Reinforcements will still be a major priority, though, for Bryan Harsin and his staff in the coming weeks.
"In our back end, D-line, wide receiver position, those are still areas that we're looking right now at all the guys that are in the portal," Harsin said last week, per Bennett Durando of the Montgomery Advertiser. "You just look at numbers, purely. Those are areas that we can bring in some depth. … We have needs on the D-line and we have needs at other positions. We know that. But I want to be clear: There are needs, but we still want to bring in the right people.
“I think as far as we've come since January in the leadership piece, the chemistry, the cohesiveness, all that — you want to bring in the right people. And that might be the right people at another position."

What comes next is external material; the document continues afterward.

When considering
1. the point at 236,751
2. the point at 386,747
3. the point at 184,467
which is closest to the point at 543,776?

On top of the transfer portal recruiting process, the summer is prime time for high school recruiting, and Auburn’s staff is trying to take advantage of a historic in-state class as well as the always-loaded markets in nearby areas. The Tigers’ need for improved recruiting has been underscored by the insanely deep classes signed by regular opponents Georgia, Alabama and Texas A&M — and Auburn has work to do to get back to its usual spot as a recruiting heavyweight nationally.
With all that in mind, today’s newsletter is a position-by-position breakdown of the numbers game for the Tigers, including potential targets in the transfer portal and the top targets to watch in the 2023 class, according to the fine work of the experts at 247, On3 and Rivals. (As always, support those outlets for the most in-depth recruiting coverage — they’re what we rely on here at The Observer.)
Consider these snapshots of where the Tigers stand right now and where they could be headed for this fall and the seasons to come.
Juniors: T.J. Finley
Sophomores: Zach Calzada
Freshmen: Robby Ashford (redshirt) and Holden Geriner (true)
After bringing in two contenders for the starting job in the portal already, Auburn is virtually guaranteed to go into the fall with this foursome at quarterback. What’s interesting is that Finley is the only one listed as an upperclassman — Calzada, Ashford and Geriner all could have at least three years of football left. The Tigers will let these four battle it out in fall camp and, hopefully, find a winner in 2022 who can take the reins for multiple seasons.
In the 2023 class, Auburn already had a top target in Christopher Vizzina decide to commit to Clemson, but it seems like the one to watch moving forward is Memphis product Brock Glenn, who picked up an offer at A-Day. According to Keith Niebuhr of 247Sports, Glenn’s first name is literally Auburn.